Eric Lars Holmquist -Grounded Innovation: How Do We Invent The Future and How Do We Make it Useful?

Erik Lars Holmquist

I attended a lecture on Monday 19th February 2018 by Professor Eric Lars Holmquist (Professor of Innovation).

Professor Holmquist reflected on his past projects and talked about the best ways to produce useful research results. He presented the notion of “grounded innovation” as a strategy for creating new digital products.

The presentation began talking about the ‘Bubble Badge’ a concept he developed in 1998 that prototyped a wearable digital pin badge that was a digital screen. The user could control or program by an external device the information or picture they wished to display and then it could match their fashion sense or beliefs for however long they wished. Holmquist then went onto outline the ‘Drucker’s 5 principle steps of innovation’. 1) searching for opportunity 2) Analysis 3) Listen 4) Focus 5) Leadership. He talked about how the standard innovative product could take up to 20 years for a company to  take from concept to final product design and prove its viability in a market opportunity. A key example being touch screen actually invented n 1984 but only truly came into effect – reached the ‘slope of enlightenment’ by companies like Apple in the late 21st century.

He then reverted back to his ‘Bubble Badge’ concept and how in this current day on Kickstarter a similar product is receiving large levels of funding entitled ‘Pins Collective‘ .
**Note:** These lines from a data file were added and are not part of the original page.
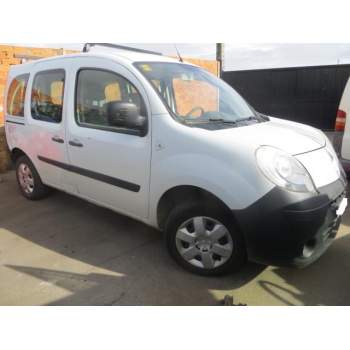 RENAULT KANGOO / GRAND KANGOO II (KW0/1_) de desguace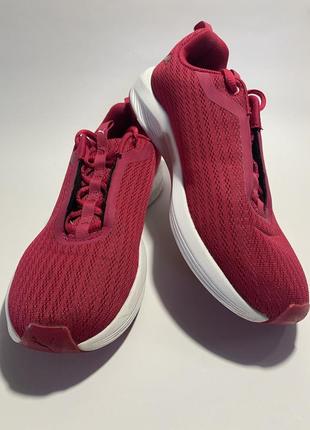 Кроссовки puma nrgy neko sport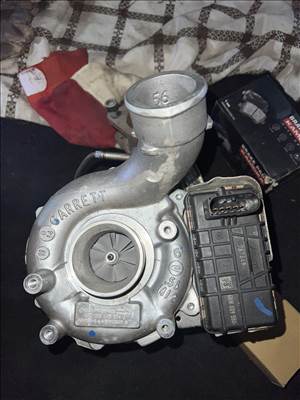 Audi VW 3.0tdi turbó HGR 059145874j GTB2056VZK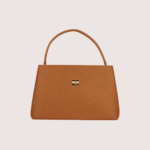 Celeste Tan Elegance Bag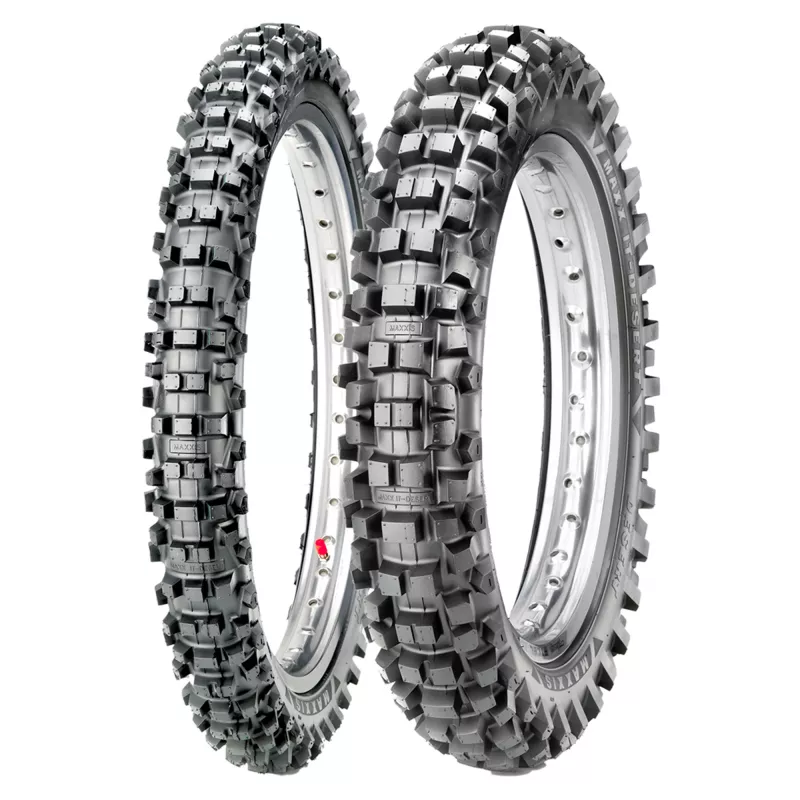 MAX Maxxcross Desert IT Tires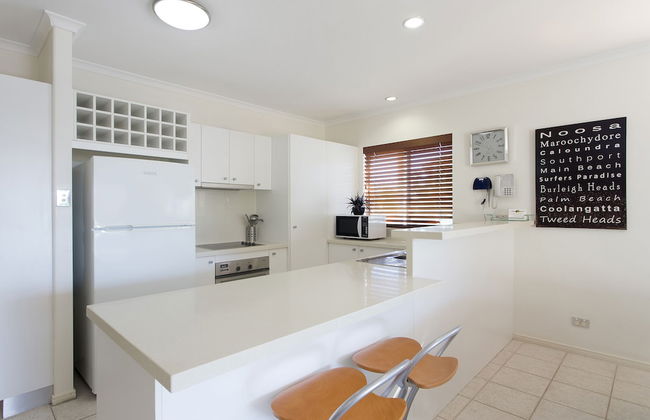 Offshore Noosa Resort - Foto 39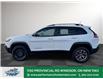 2020 Jeep Cherokee Trailhawk (Stk: TR58844) in Windsor - Image 3 of 28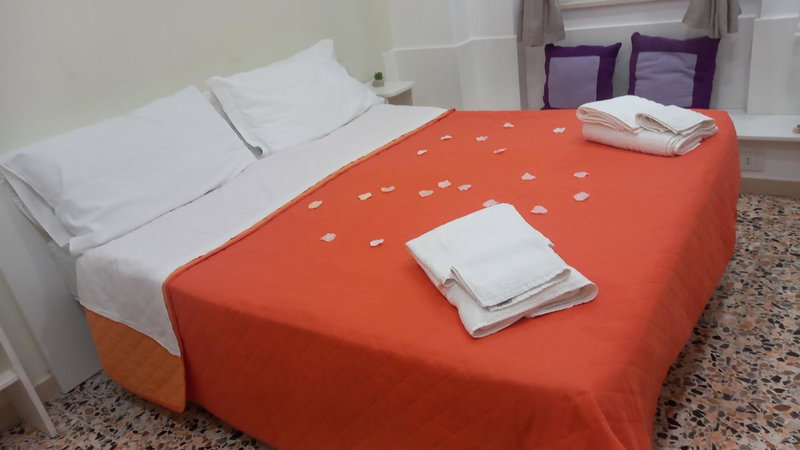 B&B Maestra Giovanna, Pompei, Italy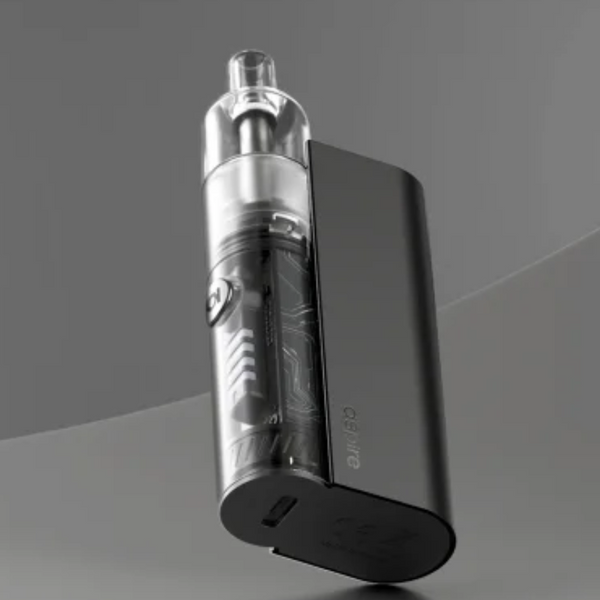 Aspire Cyber GT Pod Kit | 2400mAh | 30W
The learning point here is that with time and the development of technology it takes innovative minds or the appropriate business approach for a concept to be viable. Its also about the right way to market. Something being designed to appear futuristic now or consider technology in a more compact fashion that could appear far away, could soon come into possibility in the near future with the development of manufacturing technologies. It is interesting how the pin and technology inside is very similar to that of the wearable laser scan device I am designing. Although not incorporating the laser scanning tech in the pin, my monitoring device could be very similar in size, just as compact and visual in appearance.

A very interesting lecture that motivates an innovative perspective for design.